Ce nouvel article prévoit en tout état de cause que ce délai ne peut excéder 6 semaines à compter de la date à laquelle la commune a reçu la demande du propriétaire ou du syndicat de réaliser le contrôle.

 

[1] Loi n° 2021-1104 du 22 août 2021 portant lutte contre le dérèglement climatique et renforcement de la résilience face à ses effets

Parution du décret relatif au dispositif de certificats de biogaz

La loi climat et résilience du 22 août 2021 a créé un dispositif de certificats de biogaz, désormais régi par les dispositions des articles L. 446-31 à L. 441-36 du Code de l’énergie.

Dans le but de de favoriser la production de biogaz injecté dans les réseaux de gaz naturel, ce dispositif impose aux fournisseurs de gaz naturel une obligation de restitution à l’Etat de certificats. Obligation dont ils peuvent s’acquitter, soit en produisant directement du biogaz injecté dans un réseau de gaz naturel, soit en acquérant des certificats auprès de producteurs de biogaz.

Ce dispositif permet en parallèle aux producteurs de biogaz de disposer d’un revenu associé à la commercialisation des certificats de production de biogaz, en sus du revenu de la vente physique du biogaz.

C’est dans ce cadre qu’un projet de décret visant à préciser les modalités d’application de ce dispositif de certificats de biogaz avait été mis en consultation, commenté dans nos notre lettre d’actualité juridique du mois de mars, et avait fait l’objet d’un avis de la CRE, également commenté dans notre lettre d’actualité juridique du mois d’avril.

La version finale de ce décret a désormais été publiée au Journal Officiel du 26 avril 2022.

Ledit décret prévoit en particulier :

  • les modalités de gestion du registre des certificats de production de biogaz ;
  • la modulation de la distribution des certificats de production de biogaz ;
  • l’exonération de certains fournisseurs de gaz naturel ;
  • les modalités de contrôle des producteurs émettant des certificats ;
  • les modalités de sanction des producteurs en cas de manquement à la réglementation.

(Fiches extraites d'une collection)
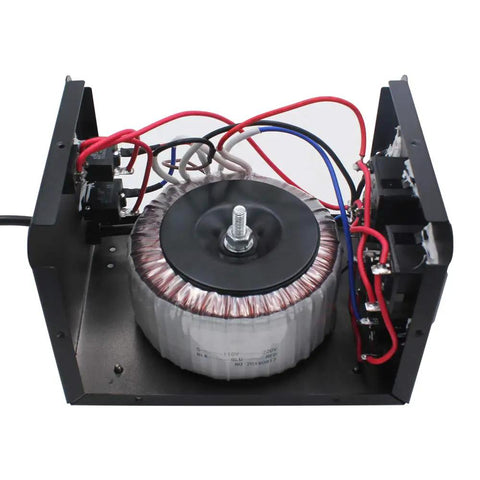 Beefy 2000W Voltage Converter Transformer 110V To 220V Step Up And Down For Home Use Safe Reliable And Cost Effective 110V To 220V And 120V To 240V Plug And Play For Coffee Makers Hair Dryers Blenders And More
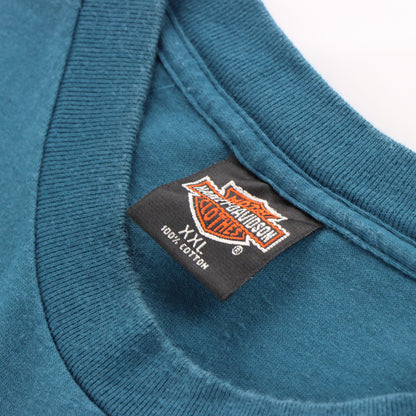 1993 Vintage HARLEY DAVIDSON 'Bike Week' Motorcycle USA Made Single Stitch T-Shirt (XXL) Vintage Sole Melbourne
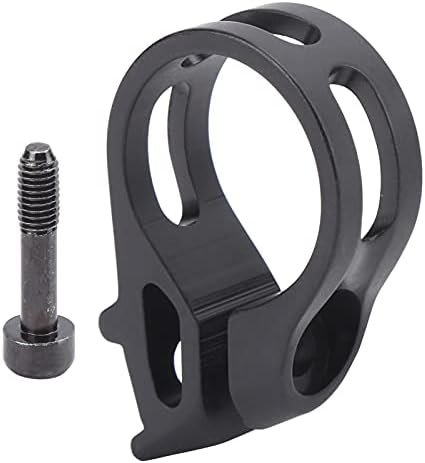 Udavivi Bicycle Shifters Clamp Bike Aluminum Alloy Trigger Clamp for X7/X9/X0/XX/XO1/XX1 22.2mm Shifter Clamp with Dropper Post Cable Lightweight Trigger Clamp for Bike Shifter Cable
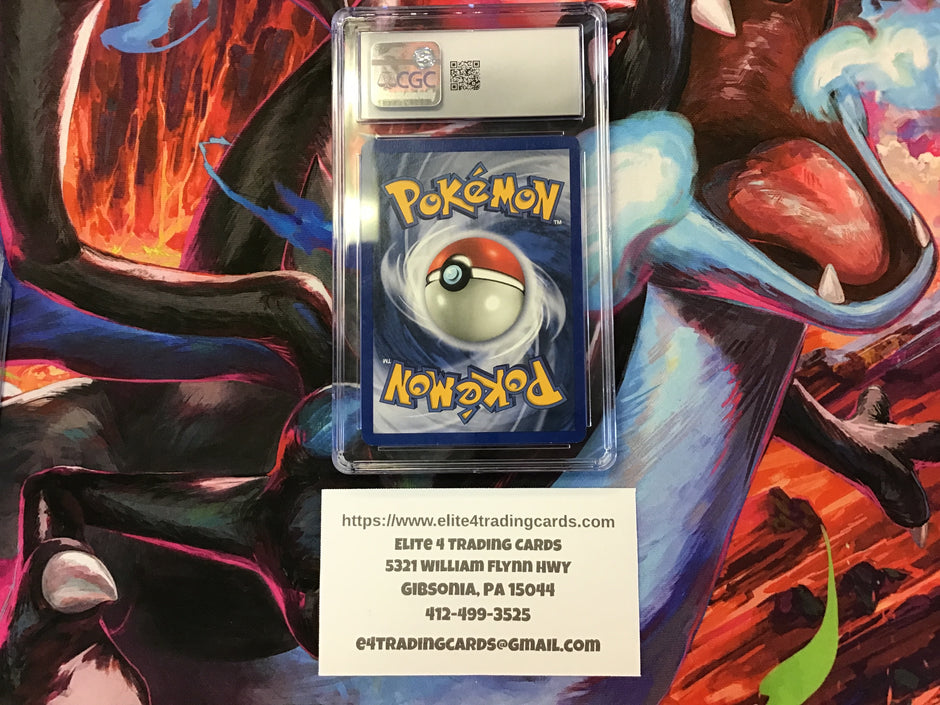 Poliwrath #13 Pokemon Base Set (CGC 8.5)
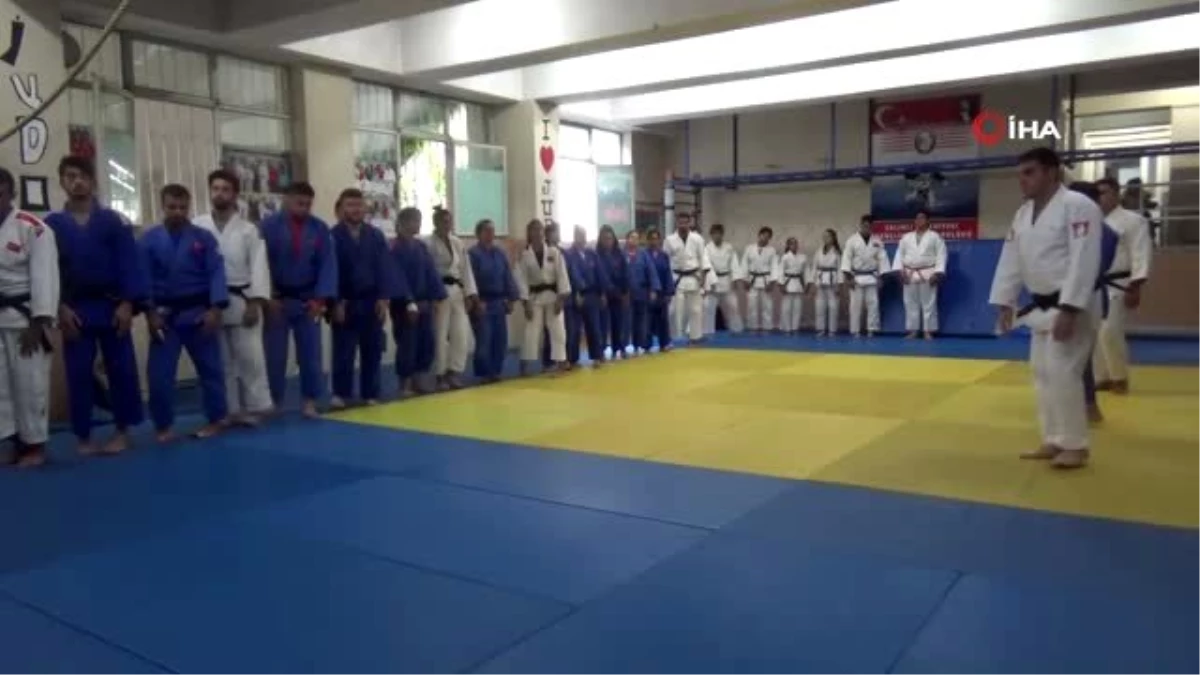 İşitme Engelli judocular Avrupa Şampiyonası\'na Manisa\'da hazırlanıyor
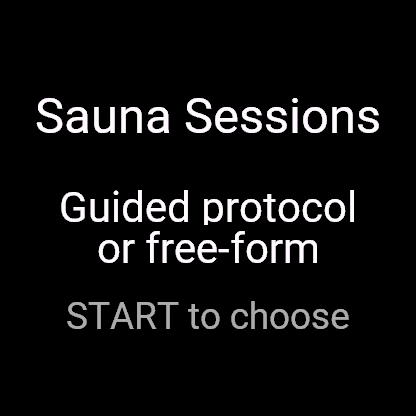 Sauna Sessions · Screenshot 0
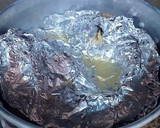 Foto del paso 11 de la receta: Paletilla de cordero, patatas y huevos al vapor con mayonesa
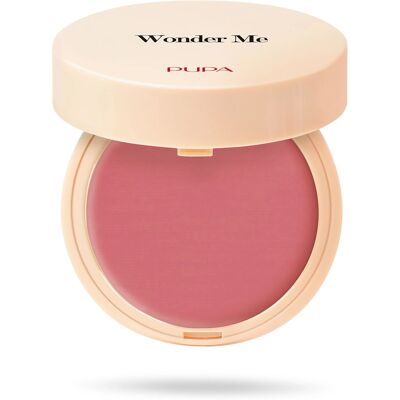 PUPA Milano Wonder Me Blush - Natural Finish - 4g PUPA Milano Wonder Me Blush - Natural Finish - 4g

**Consignes:**
Réécrivez, s'il vous plaît, tout le passage du texte sur les certificats de biogaz allant de "Parution du décret" jusqu'à "producteurs de biogaz.", en remplaçant "biogaz" par "biométhane".

**Réponse:**
Parution du décret relatif au dispositif de certificats de biométhane

La loi climat et résilience du 22 août 2021 a créé un dispositif de certificats de biométhane, désormais régi par les dispositions des articles L. 446-31 à L. 441-36 du Code de l’énergie.

Dans le but de de favoriser la production de biométhane injecté dans les réseaux de gaz naturel, ce dispositif impose aux fournisseurs de gaz naturel une obligation de restitution à l’Etat de certificats. Obligation dont ils peuvent s’acquitter, soit en produisant directement du biométhane injecté dans un réseau de gaz naturel, soit en acquérant des certificats auprès de producteurs de biométhane.